> [DESCRIPTION OF THE TASK] Would you set down the data that follows, word for word, without any pictures?

> [INPUT MATERIAL]

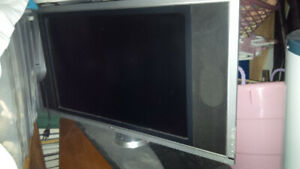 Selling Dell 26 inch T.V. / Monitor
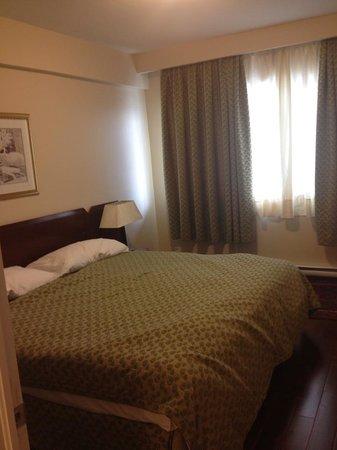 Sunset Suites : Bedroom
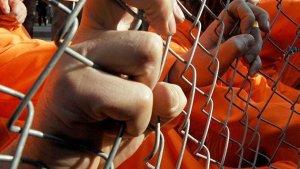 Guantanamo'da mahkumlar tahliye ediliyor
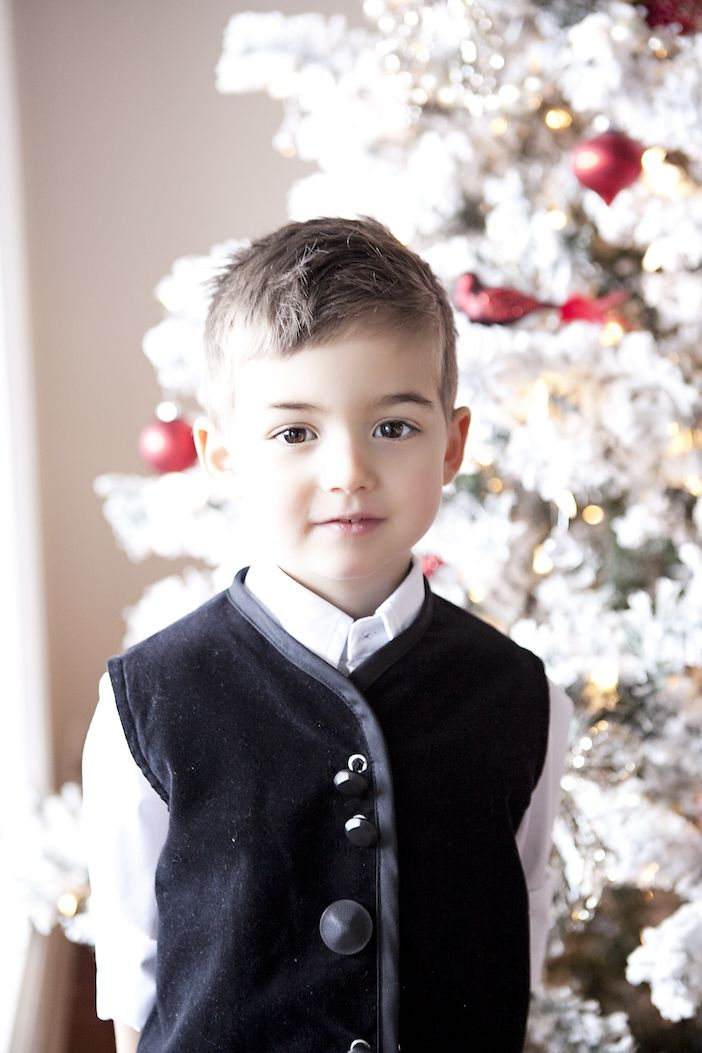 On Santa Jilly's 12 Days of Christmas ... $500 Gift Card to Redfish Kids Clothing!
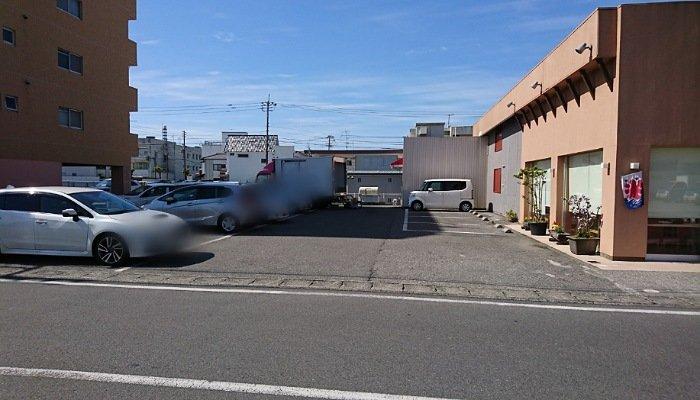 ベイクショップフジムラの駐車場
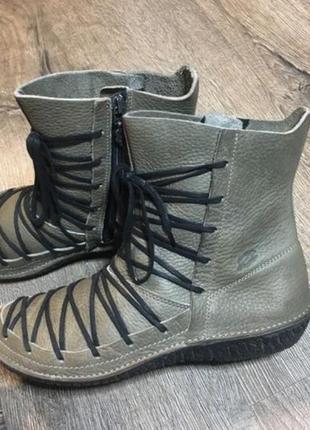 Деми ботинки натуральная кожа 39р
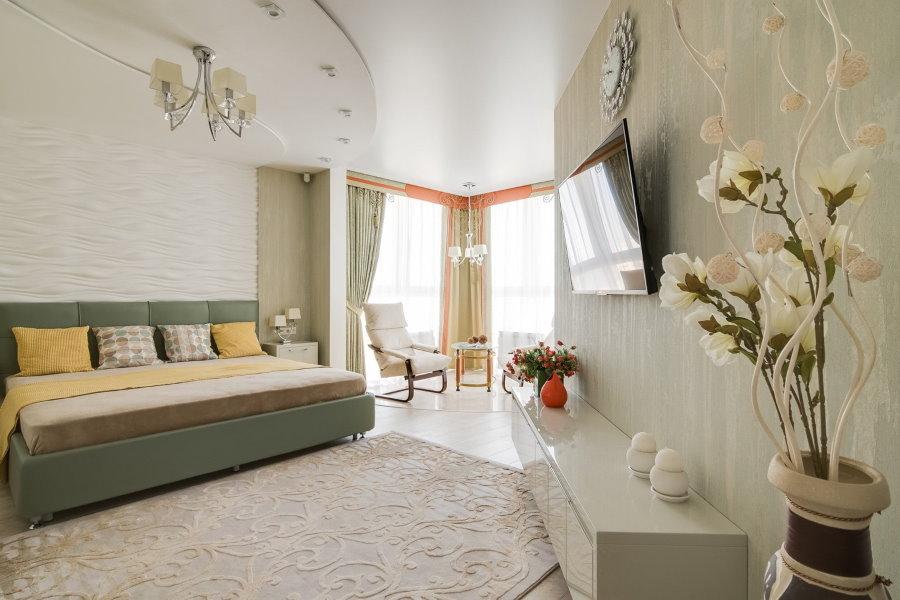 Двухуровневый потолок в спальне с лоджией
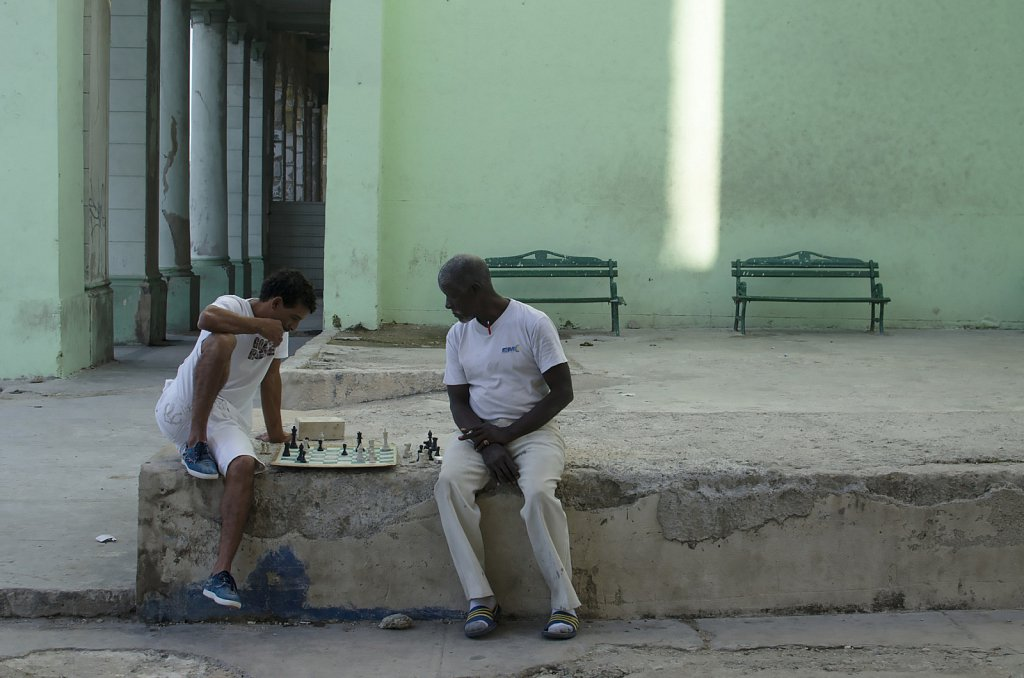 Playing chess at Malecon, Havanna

> [TASK RESULT]
 Selling Dell 26 inch T.V. / Monitor
 Sunset Suites : Bedroom
 Guantanamo'da mahkumlar tahliye ediliyor
 On Santa Jilly's 12 Days of Christmas ... $500 Gift Card to Redfish Kids Clothing!
 ベイクショップフジムラの駐車場
 Деми ботинки натуральная кожа 39р
 Двухуровневый потолок в спальне с лоджией
 Playing chess at Malecon, Havanna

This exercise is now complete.